En 2025, el grupo abrió delegaciones en A Coruña y en Cataluña, que se suman a las instalaciones de Polanco y Asturias. El objetivo es contar con una estructura física en cada territorio donde opera.
El reto pendiente está en las granjas XL, explotaciones de más de 500 vacas que empiezan a aparecer en Aragón y Cataluña. Son proyectos en los que en lugar de una o dos máquinas hay que instalar diez, quince, veinte o, incluso, cuarenta.

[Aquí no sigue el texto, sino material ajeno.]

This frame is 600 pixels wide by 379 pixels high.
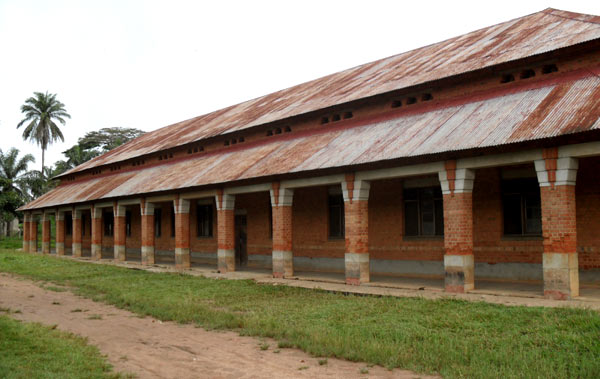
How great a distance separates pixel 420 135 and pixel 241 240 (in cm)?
1191

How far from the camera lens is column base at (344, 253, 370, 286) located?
15.2m

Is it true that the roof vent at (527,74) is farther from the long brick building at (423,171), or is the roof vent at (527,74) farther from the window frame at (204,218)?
the window frame at (204,218)

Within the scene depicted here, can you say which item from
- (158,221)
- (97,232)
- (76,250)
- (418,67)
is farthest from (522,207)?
(76,250)

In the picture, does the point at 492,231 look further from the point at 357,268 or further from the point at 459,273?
the point at 357,268

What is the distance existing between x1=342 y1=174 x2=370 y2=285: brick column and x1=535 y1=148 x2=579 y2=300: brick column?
206 inches

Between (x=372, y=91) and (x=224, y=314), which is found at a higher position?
(x=372, y=91)

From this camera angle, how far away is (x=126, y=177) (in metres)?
30.0

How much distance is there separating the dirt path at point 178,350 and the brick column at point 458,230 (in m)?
5.82

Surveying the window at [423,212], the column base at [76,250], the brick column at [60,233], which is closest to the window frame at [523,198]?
the window at [423,212]

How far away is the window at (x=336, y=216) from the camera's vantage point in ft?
64.1

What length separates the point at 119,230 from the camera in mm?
26891

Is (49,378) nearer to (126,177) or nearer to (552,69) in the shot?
(552,69)

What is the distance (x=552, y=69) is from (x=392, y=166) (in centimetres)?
468

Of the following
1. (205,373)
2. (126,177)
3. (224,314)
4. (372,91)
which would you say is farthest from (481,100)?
(126,177)
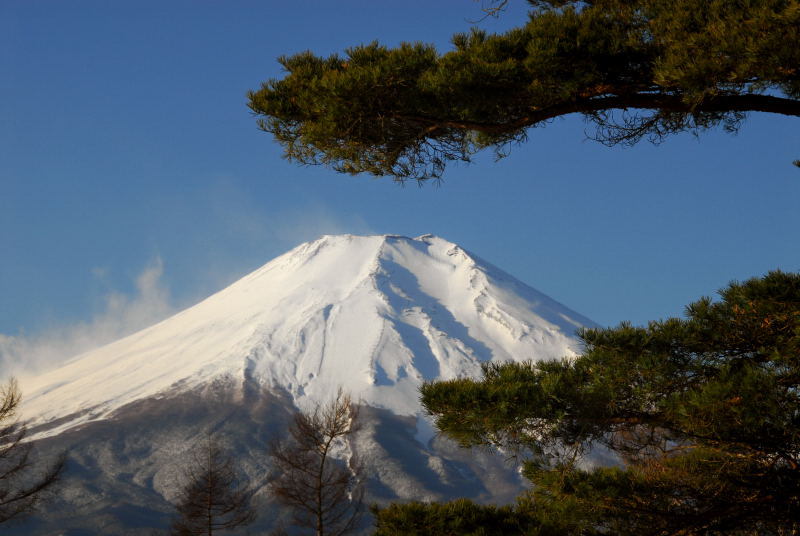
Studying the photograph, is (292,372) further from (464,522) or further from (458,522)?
(458,522)

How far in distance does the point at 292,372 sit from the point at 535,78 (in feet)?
319

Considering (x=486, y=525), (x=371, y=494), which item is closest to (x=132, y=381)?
(x=371, y=494)

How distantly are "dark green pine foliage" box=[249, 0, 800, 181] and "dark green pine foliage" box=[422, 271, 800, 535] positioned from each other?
1844 millimetres

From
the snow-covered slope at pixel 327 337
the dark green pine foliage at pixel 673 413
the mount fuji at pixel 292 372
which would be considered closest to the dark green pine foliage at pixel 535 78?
the dark green pine foliage at pixel 673 413

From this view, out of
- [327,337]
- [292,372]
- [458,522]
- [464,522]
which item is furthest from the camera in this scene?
[327,337]

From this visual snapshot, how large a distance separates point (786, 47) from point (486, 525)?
4907 mm

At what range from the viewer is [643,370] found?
5.92m

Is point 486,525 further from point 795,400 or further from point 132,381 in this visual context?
point 132,381

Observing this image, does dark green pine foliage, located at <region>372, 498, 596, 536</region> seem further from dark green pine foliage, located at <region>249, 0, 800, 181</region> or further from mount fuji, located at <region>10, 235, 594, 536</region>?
mount fuji, located at <region>10, 235, 594, 536</region>

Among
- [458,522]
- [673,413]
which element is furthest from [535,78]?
[458,522]

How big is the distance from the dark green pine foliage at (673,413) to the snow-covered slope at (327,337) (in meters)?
86.1

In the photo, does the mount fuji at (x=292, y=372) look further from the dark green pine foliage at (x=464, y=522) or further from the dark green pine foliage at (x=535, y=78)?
the dark green pine foliage at (x=535, y=78)

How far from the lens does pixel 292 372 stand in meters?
100

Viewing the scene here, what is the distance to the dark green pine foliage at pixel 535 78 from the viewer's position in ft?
15.7
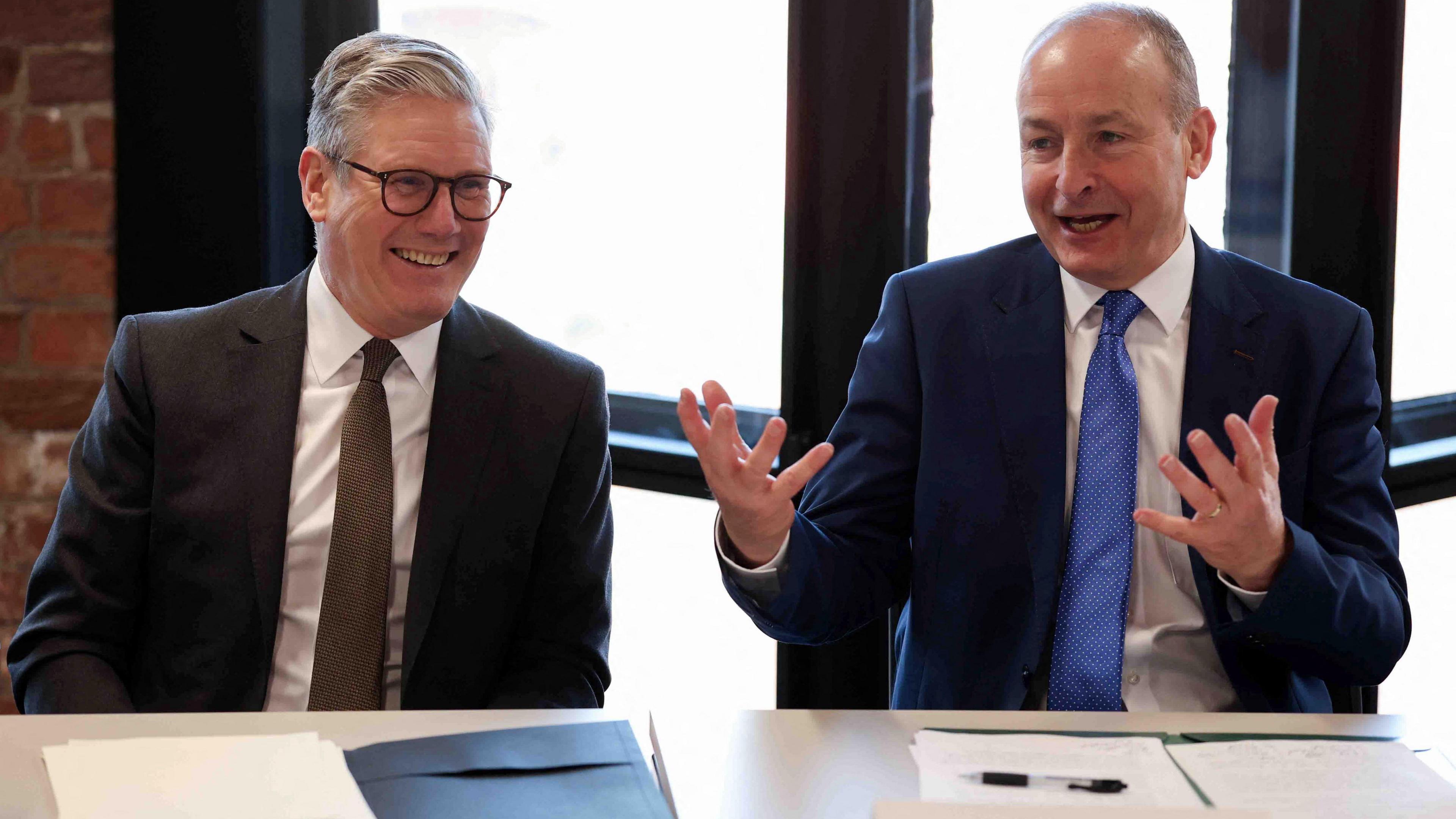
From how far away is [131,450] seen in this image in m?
1.59

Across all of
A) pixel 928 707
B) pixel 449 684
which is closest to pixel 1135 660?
pixel 928 707

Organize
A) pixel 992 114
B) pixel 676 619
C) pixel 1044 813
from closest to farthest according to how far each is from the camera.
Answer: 1. pixel 1044 813
2. pixel 992 114
3. pixel 676 619

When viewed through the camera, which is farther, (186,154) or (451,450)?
(186,154)

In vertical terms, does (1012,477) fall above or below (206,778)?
above

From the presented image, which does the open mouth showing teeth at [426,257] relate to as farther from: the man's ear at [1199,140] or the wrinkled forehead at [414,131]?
the man's ear at [1199,140]

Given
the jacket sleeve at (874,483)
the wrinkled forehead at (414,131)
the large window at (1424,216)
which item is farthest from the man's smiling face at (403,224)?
the large window at (1424,216)

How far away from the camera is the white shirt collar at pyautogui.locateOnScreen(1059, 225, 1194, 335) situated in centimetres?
168

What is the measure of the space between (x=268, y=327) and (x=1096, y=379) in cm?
107

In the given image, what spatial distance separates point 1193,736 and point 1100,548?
382mm

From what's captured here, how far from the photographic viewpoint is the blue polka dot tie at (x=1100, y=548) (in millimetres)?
1563

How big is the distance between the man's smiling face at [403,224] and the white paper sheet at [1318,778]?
3.33 ft

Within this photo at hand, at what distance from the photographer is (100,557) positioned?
1.57 meters

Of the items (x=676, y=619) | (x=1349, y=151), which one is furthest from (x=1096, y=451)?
(x=676, y=619)

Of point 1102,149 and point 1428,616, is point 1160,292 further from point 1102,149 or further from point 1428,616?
point 1428,616
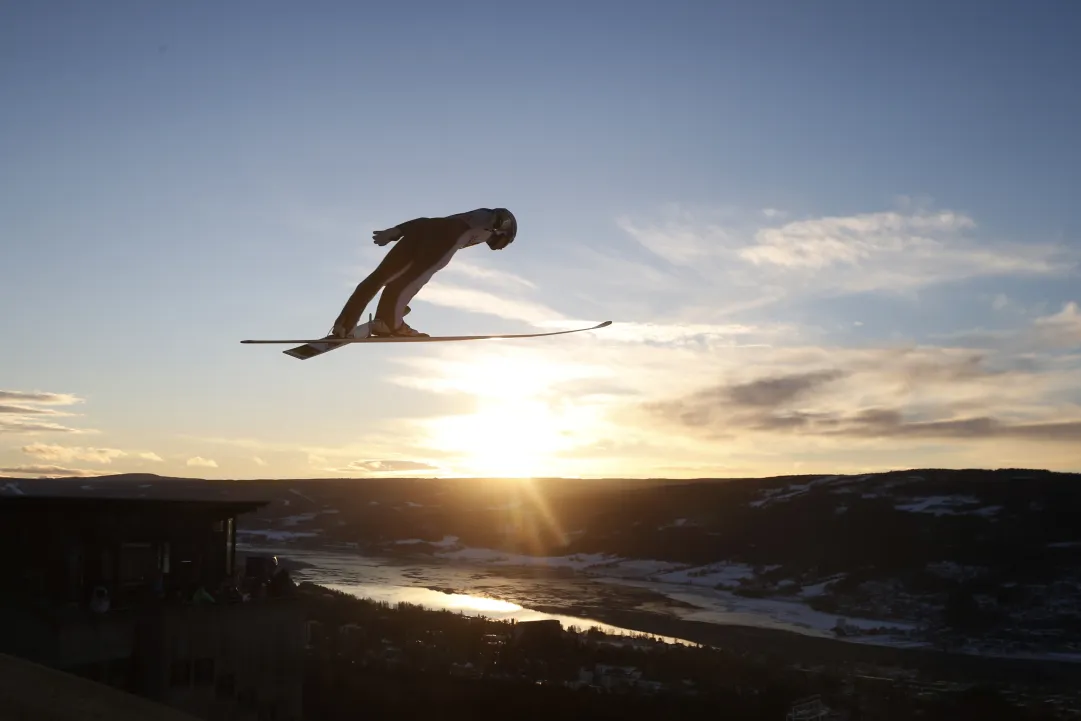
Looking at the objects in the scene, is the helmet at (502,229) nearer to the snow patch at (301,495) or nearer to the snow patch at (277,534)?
the snow patch at (277,534)

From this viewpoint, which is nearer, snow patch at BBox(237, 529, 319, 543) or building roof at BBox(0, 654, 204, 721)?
building roof at BBox(0, 654, 204, 721)

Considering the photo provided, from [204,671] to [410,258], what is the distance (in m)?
16.3

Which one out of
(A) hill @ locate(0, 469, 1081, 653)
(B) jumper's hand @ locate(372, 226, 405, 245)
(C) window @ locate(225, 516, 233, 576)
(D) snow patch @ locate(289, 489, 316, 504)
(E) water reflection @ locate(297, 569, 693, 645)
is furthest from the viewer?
(D) snow patch @ locate(289, 489, 316, 504)

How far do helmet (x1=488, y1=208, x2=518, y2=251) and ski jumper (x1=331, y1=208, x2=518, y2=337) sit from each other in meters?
0.01

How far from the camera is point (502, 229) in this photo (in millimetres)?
14430

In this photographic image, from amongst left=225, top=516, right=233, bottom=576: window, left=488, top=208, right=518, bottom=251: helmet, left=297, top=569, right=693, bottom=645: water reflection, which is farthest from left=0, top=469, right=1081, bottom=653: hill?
left=488, top=208, right=518, bottom=251: helmet

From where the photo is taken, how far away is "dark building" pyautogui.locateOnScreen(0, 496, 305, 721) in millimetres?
22984

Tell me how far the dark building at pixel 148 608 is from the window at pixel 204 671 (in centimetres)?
3

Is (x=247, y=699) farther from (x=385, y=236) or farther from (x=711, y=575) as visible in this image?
(x=711, y=575)

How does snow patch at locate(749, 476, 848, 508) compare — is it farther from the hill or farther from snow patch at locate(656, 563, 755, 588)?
snow patch at locate(656, 563, 755, 588)

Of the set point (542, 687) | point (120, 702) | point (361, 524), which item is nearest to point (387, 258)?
point (120, 702)

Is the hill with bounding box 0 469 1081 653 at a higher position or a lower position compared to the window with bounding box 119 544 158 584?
lower

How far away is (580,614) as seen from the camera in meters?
68.8

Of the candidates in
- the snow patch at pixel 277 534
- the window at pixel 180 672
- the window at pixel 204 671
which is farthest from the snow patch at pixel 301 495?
the window at pixel 180 672
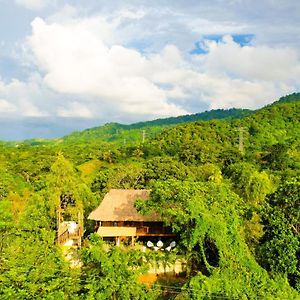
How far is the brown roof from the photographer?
1057 inches

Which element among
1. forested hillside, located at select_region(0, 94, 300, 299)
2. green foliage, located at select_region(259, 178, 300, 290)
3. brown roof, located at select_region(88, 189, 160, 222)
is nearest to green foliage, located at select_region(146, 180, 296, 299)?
forested hillside, located at select_region(0, 94, 300, 299)

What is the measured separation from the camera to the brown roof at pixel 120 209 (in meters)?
26.9

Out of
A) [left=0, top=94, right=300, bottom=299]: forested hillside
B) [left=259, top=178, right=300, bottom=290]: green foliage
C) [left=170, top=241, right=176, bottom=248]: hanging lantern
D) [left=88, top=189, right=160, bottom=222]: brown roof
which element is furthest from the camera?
[left=88, top=189, right=160, bottom=222]: brown roof

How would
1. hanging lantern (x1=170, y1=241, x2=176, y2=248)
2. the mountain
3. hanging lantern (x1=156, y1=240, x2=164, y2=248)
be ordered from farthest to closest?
the mountain, hanging lantern (x1=156, y1=240, x2=164, y2=248), hanging lantern (x1=170, y1=241, x2=176, y2=248)

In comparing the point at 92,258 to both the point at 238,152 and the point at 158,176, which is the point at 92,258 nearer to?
the point at 158,176


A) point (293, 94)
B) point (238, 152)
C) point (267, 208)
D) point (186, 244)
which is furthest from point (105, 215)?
point (293, 94)

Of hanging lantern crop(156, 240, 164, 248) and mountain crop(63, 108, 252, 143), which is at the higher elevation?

En Cantabria no existen macrogranjas, pero ya hay 180 robots funcionando. La explotación más grande de la región dispone de cinco, cada una capaz de atender a unas 60 vacas.
Un cambio “radical”
Este proceso de automatización no se detiene, porque el cambio que provoca un robot en una granja “es radical”, afirman. Antes, el ganadero estaba atado a ordeñar dos veces al día, mañana y tarde. Ahora, gracias a la máquina, las vacas se ordeñan solas tres o cuatro veces al día, cuando sienten esa necesidad. Eso tiene una consecuencia directa en la producción –más leche– y otra en la vida del ganadero: “Ya no hay que ordeñar de forma esclava”.
El robot, además, cuenta con sensores que registran en tiempo real la producción de cada vaca, detectan si hay sangre o signos de mastitis, monitorizan la rumia y pesan al animal en cada visita. Si algo cambia, el sistema avisa. “De esta forma, el ganadero dispone de muchísima más información para llevar su negocio”, resume Óscar.

Todo eso tiene un impacto directo en el relevo generacional, uno de los problemas más acuciantes del sector. Y es que la ganadería cada vez está más envejecida. “La gente joven que se incorpora probablemente no lo haría si no hay explotación con sistemas automatizados”, reflexiona Óscar. No hablamos solo comodidad, también de viabilidad.
El acceso a estas máquinas, sin embargo, depende en gran medida de algo que Agrotec no controla. La mayoría de estas inversiones van ligadas a los planes de mejora de las consejerías de Agricultura, financiados con fondos europeos. Sin esas ayudas, muchas granjas familiares no podrían asumir el coste.
Pero el futuro parece que va en una dirección clara. Dentro de diez años, la ganadería del norte de España tendrá menos explotaciones y más grandes: “Hay muchos con más de 55 años y se van a producir agrupaciones de granjas, porque el ganadero joven va a alquilar o comprar la del vecino”, pronostican los Entrecanales.
Menos ganaderos, más robots, más datos, más leche por animal… Es el camino que ha marcado Galicia, donde la concentración se ha acelerado desde hace años. Llegados a este punto, la pregunta ya no es si el campo se va a automatizar casi por completo, sino a qué velocidad lo hará.